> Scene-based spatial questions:
<<<<

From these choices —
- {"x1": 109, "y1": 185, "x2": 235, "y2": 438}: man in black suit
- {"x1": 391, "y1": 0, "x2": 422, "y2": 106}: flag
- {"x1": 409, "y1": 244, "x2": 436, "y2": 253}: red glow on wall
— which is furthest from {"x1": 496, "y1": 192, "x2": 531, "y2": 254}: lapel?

>>>>

> Stated exercise:
Turn every line of the entries above into a numbered list, leaving out any blank lines.

> Answer to this task:
1. From these choices —
2. - {"x1": 109, "y1": 185, "x2": 235, "y2": 438}: man in black suit
3. - {"x1": 391, "y1": 0, "x2": 422, "y2": 106}: flag
4. - {"x1": 409, "y1": 244, "x2": 436, "y2": 253}: red glow on wall
5. — which is furthest from {"x1": 496, "y1": 192, "x2": 531, "y2": 254}: lapel?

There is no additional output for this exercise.